In isolation she seemed – not perfect, he wasn’t that naïve – but, well, a positive romantic prospect. A promising investment of his time. (Why was it that, despite having deliberately avoided any career choices that would put him at risk of becoming even remotely ‘corporate’, his thoughts had suddenly taken on the aspect of an investors’ board meeting?)
Viewed in the context of her life though – her friends, daily routine, ‘hobbies’ and so forth – he immediately saw how it would end: not well for him (or for her, perhaps, but his main concern here was for himself).
It was all too similar, too much like repetition – not of his last relationship, but the one before that. He’d heard somewhere, or read, that life is a series of challenges that repeat continuously until we learn to deal with each one. If so, he didn’t feel at all confident about handling this particular challenge any better than he had five or so years ago.
Largely, no doubt, because he wasn’t at all sure where the problem lay. Or, that is to say, he knew most, if not all, of it lay somewhere inside him – and you can hardly be expected to be objective and analytical about something which is part of your own self, can you?
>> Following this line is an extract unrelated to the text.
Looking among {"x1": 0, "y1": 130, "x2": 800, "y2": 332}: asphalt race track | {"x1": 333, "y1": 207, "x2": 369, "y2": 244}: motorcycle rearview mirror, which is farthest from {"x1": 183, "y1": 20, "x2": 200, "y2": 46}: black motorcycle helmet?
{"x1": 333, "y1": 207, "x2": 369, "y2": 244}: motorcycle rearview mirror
Even if he couldn’t pin down the problem, however, he could see, all too clearly, how it would play out. Not in any dramatic, or even really externally observable way, but almost entirely below the surface, beneath the hidden anxieties of face, chest, breath.
Terminating at the end of a reasonably long, apparently happy (most of all, somewhere in the middle – they’d have one great summer together, which they’d never be able to recapture, leaving both ultimately doubting their recollection of those months) relationship, with a prolonged, painful, confusing break-up.
He knew that if he tried to retrace this to its roots, he’d arrive right back here, at this moment, where he’d first felt himself withdrawing – self-preservation, that’s what it was – while at the same time powerless to sever the reflex that left him reaching out, grasping, towards her.
This despite knowing (and here he indulged himself in a little self-aggrandisement, rather tragic, he thought; there’s pathos, at least) that they’d never fully combine. Even in those blissful few moments when they’d succeed in convincing one another, and themselves, of their utter devotion, even then, he knew – and would know, deep down – it was already over.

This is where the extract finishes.